There are so many causal factors at work that it is impossible to know in advance which will prove to be the strongest. The concept of "deferred action" that characterizes the specific nature of temporality in psychoanalysis emerges here in its epistemological dimension: prediction is impossible because it is only in deferred action that it can be said which elements were the strongest, for the sole reason that it is these that have prevailed. Although it may seem a truism, this observation is nevertheless of fundamental importance for child and adolescent psychology and it conflicts with primary pseudo-determinism.
On the ethical plane, it is also a perspective that leads to an active attitude of confidence in the possibility that psychic destiny is not fixed for all time. In fact, Freud does not take the view that homosexuality is a sexual pathology, although he does emphasize that female homosexuality is "much less glaring" than male homosexuality and that it is beyond the purview of the law.
Despite his annoyance at not managing to get through his young patient's defenses and polite contempt,
Freud in fact appears respectful of her choices and firm with regard to the ethics of the analytic position, in which there is no question of defining a "good" sexuality to be imposed on the ailing "deviant."

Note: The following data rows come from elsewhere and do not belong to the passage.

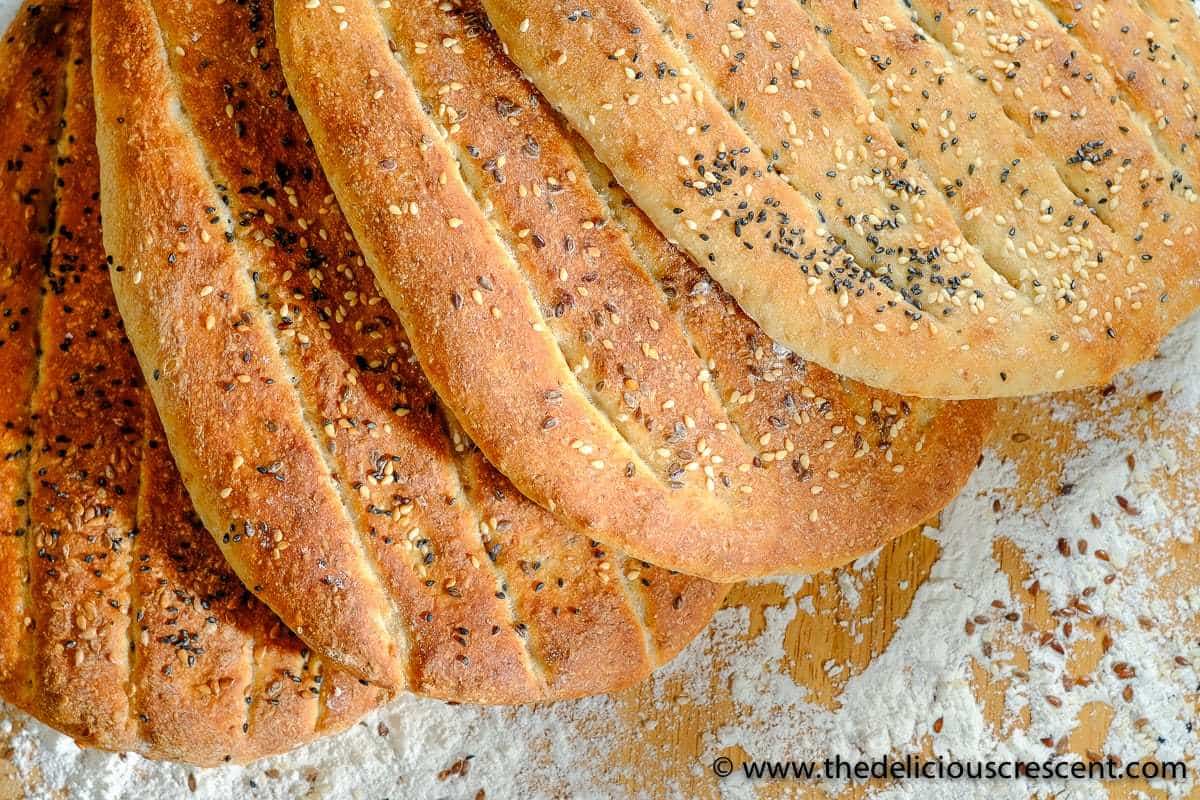 Barbari Bread is a classic Persian flatbread that is a must try for those who love baking bread. Crusty outside, tender inside and super tasty! Also known as Nan-e Barbari or Noon Barbari, this is a popular breakfast bread in Iran. It is freezer friendly and vegan. The recipe also includes tips for making it healthier. #breadrecipe #Persian #middleeasternfood Overhead view of Persian barbari bread.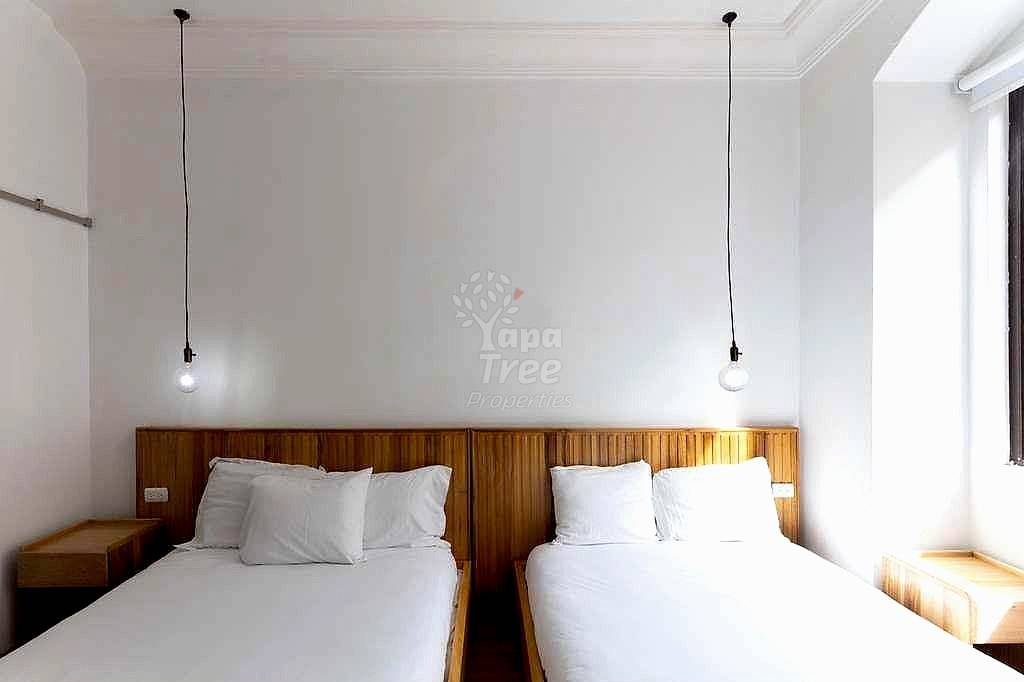 Bedroom with two twin beds, wooden headboards, white linens, pendant lights, and natural window light from the right.
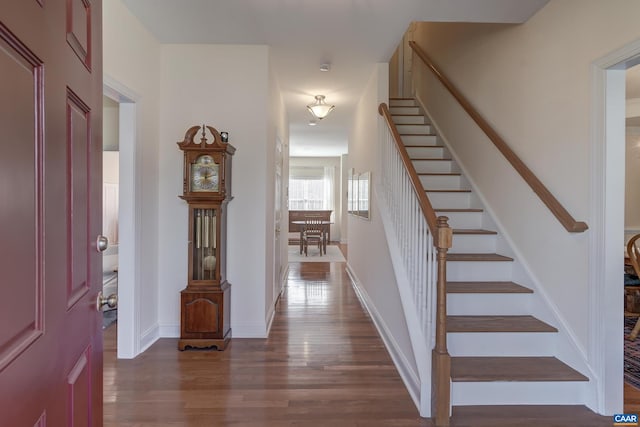 entryway with dark hardwood / wood-style flooring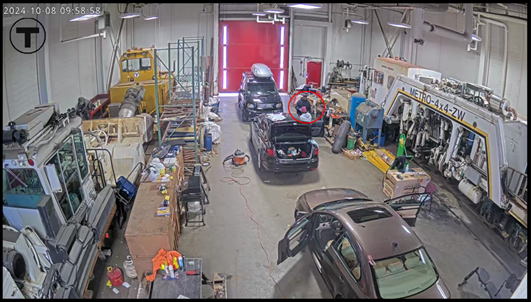Gamble (circled in red below) performing detail work on a private vehicle inside of Cabot Garage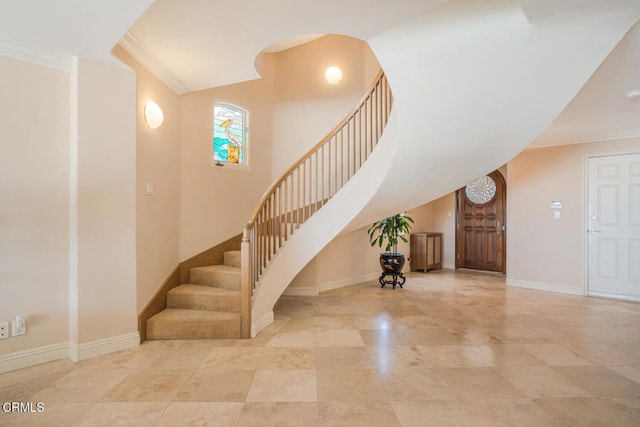 4165 Ocean Dr, Oxnard, CA 93035 - stairs with baseboards and crown molding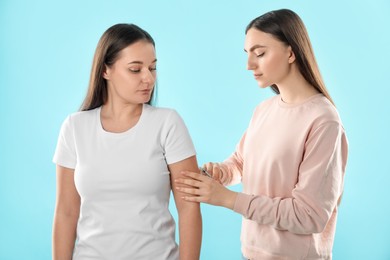Woman giving insulin injection to her diabetic friend on light blue background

A fascinating biography of the patient, Sidonie Csillag, was published in 2000 by Ines Rieder and Diana Voigt. It provides us with a useful reminder of the context of female homosexuality in this period and bisexuality as a phenomenon that accompanied women's emancipation. The book sheds light on the unusual fate of this woman, who was to die a centenarian, after leading a life that was as free, non-conformist, and adventurous as the one that had led her to Freud against her will at the age of nineteen.
Sophie de Mijolla-Mellor
See also: Adolescence; Adolescent crisis; Female sexuality; Femininity; Feminism and psychoanalysis; Homosexuality; Masculinity/femininity; Negative therapeutic reaction; Negative transference; Psychic causality; Resistance; Sexuality; Sexualization; Sexuation, formulas of; Suicide.
Source Citation
Freud, Sigmund. (1920a).Über die Psychogenese eines Falles von weiblicher Homosexualität. Internationale Zeitschrift für Psychoanalyse, VI, 1920, pp. 1-24; GW, XII, pp. 271-302; The psychogenesis of a case of homosexuality in a woman. SE, 18: 145-172.
Bibliography
Freud, Sigmund. (1925j). Some psychical consequences of the anatomical distinction between the sexes. SE, 19: 241-258.
——. (1931b). Female sexuality. SE, 21: 221-243.
——. (1933a [1932]). New introductory lectures on psycho-analysis. SE, 22: 1-182.
Rieder, Ines, and Voigt, Diana. (2000). Heimliches Begehren: Die Geschichte der Sidonie C. Franz. Vienna/Munich: Deuticke Verlag.